Background: Chronic allograft damage (CAD) is the leading cause of long-term graft dysfunction. A noninvasive method that can diagnose CAD early and monitor its development is needed.
Methods: Kidneys from Fisher rats were transplanted into Lewis rats to establish a CAD model (n = 20). The control group underwent syngeneic kidney transplantation (n = 20). The serum creatinine of the rats was monitored. At 4, 12, and 20 weeks after modeling, a magnetic resonance imaging (MRI) examination was performed. The apparent diffusion coefficient (ADC), pseudo diffusion coefficient (D*), true diffusion coefficient (D) and perfusion fraction (f) of the two groups were analyzed. Chronic allograft damage index (CADI) scoring was used to evaluate the transplanted kidney specimens. Immunohistochemistry was used to detect the expression of fibrosis markers in the transplanted kidney tissues and to analyze their correlations with all MRI parameters.

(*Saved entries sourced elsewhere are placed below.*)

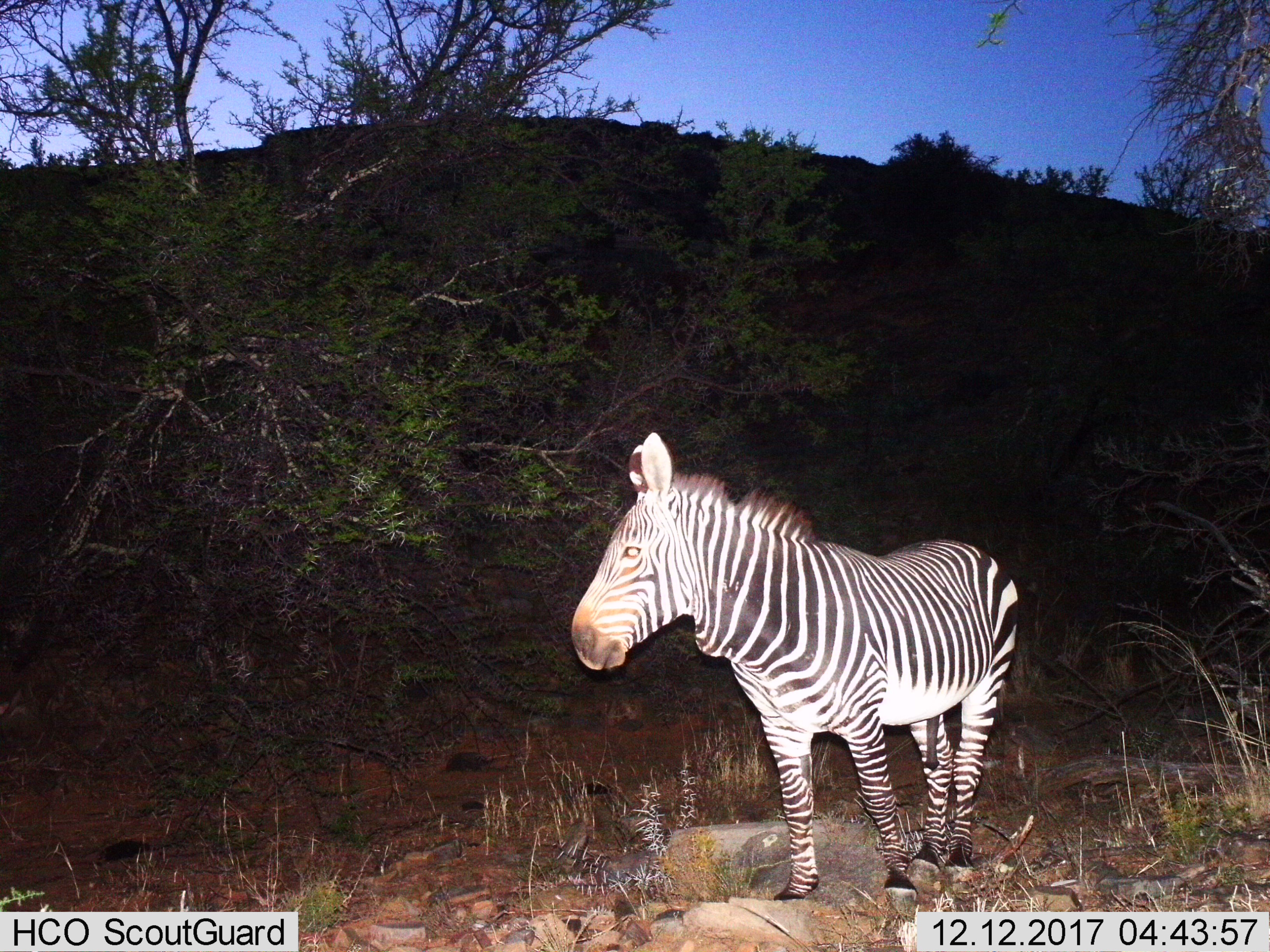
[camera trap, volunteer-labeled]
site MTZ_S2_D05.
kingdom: Animalia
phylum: Chordata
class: Mammalia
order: Perissodactyla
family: Equidae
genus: Equus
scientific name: Equus zebra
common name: mountain zebra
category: zebramountain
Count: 1.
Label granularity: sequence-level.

Results: The transplanted kidneys in the experimental group developed CAD changes before the appearance of elevated creatinine. The MRI parameters in the experimental group [ADC (1.460 ± 0.109 VS 2.095 ± 0.319, P < 0.001), D (1.435 ± 0.102 VS 1.969 ± 0.305, P < 0.001), and f (26.532 ± 2.136 VS 32.255 ± 4.013, P < 0.001)] decreased, and D* (20.950 ± 2.273 VS 21.415 ± 1.598, P = 0.131) was not significantly different from those in the control group. ADC, D and f were negatively correlated with the CADI and the α-SMA and vimentin expression levels.
Conclusion: Intravoxel incoherent motion (IVIM) imaging could detect CAD earlier than creatinine and reflect the degree of fibrosis in grafts quantitatively.
Keywords: Chronic allograft damage; Diffusion-weighted imaging; Graft fibrosis; Intravoxel incoherent motion imaging.